Can you copy every one of the records below word for word, keeping all their wording, numbers and punctuation unchanged?

- - - -

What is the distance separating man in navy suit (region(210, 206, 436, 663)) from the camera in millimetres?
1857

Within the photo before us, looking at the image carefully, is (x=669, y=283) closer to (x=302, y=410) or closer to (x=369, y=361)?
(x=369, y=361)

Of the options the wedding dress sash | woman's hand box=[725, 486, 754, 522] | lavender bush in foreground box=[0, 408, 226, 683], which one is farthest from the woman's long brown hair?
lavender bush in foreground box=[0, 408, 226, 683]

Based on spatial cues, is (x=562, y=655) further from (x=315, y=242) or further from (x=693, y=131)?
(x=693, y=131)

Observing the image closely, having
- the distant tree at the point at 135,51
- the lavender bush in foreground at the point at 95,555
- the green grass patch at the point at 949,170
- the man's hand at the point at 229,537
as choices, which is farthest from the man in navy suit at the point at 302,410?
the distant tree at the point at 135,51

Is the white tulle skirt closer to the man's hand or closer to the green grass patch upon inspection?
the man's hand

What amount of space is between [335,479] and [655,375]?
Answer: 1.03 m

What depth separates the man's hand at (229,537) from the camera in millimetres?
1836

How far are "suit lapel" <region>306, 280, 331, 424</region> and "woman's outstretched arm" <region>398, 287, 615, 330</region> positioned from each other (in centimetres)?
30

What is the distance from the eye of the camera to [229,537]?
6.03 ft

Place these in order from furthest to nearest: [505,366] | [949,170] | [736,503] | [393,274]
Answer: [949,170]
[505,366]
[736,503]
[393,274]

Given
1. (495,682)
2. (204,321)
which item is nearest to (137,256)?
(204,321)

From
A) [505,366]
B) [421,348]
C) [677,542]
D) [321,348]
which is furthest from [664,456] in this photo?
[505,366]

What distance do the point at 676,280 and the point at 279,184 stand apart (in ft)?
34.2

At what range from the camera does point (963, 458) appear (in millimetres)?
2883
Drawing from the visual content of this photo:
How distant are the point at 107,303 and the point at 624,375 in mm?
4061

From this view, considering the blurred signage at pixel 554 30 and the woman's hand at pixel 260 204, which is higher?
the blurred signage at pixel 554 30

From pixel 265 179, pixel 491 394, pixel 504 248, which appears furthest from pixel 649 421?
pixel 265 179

- - - -

▶ **Output for this task**
What is the distance separating man in navy suit (region(210, 206, 436, 663)) from the camera in millimetres?
1857

Within the photo before us, looking at the image carefully, is (x=669, y=283) closer to (x=302, y=410) or closer to (x=369, y=361)?
(x=369, y=361)

Of the options the wedding dress sash | woman's hand box=[725, 486, 754, 522] | lavender bush in foreground box=[0, 408, 226, 683], which one is farthest from the woman's long brown hair?
lavender bush in foreground box=[0, 408, 226, 683]

Based on spatial cues, is (x=562, y=655) further from (x=315, y=242) or further from (x=693, y=131)?
(x=693, y=131)

Observing the image closely, having
- the distant tree at the point at 135,51
- the lavender bush in foreground at the point at 95,555
- the green grass patch at the point at 949,170
- the man's hand at the point at 229,537
as choices, which is farthest from the man in navy suit at the point at 302,410?
the distant tree at the point at 135,51

Is the white tulle skirt closer to the man's hand or closer to the green grass patch upon inspection?
the man's hand

What amount of space is between [335,479] and [655,375]?
Answer: 1.03 m

What depth separates the man's hand at (229,537) from the camera in millimetres?
1836

How far are "suit lapel" <region>306, 280, 331, 424</region> and "woman's outstretched arm" <region>398, 287, 615, 330</region> positioned from each other (in centimetres)?
30

What is the distance from the eye of the camera to [229,537]?
6.03 ft

Place these in order from furthest to nearest: [505,366] | [949,170] | [736,503] | [393,274]
Answer: [949,170]
[505,366]
[736,503]
[393,274]

Given
1. (495,682)
2. (204,321)
which item is nearest to (137,256)?
(204,321)

From
A) [505,366]
B) [421,348]
C) [677,542]
D) [321,348]
which is furthest from [664,456] in this photo?
[505,366]

What distance do the point at 676,280 and the point at 279,184 stand apart (in ft)?
34.2

At what range from the camera does point (963, 458) appear (in millimetres)?
2883
Drawing from the visual content of this photo:
How distant are the point at 107,303 and the point at 624,375 in mm?
4061

From this view, considering the blurred signage at pixel 554 30 and the woman's hand at pixel 260 204, which is higher?
the blurred signage at pixel 554 30

From pixel 265 179, pixel 491 394, pixel 504 248, which appears furthest from pixel 649 421?
pixel 265 179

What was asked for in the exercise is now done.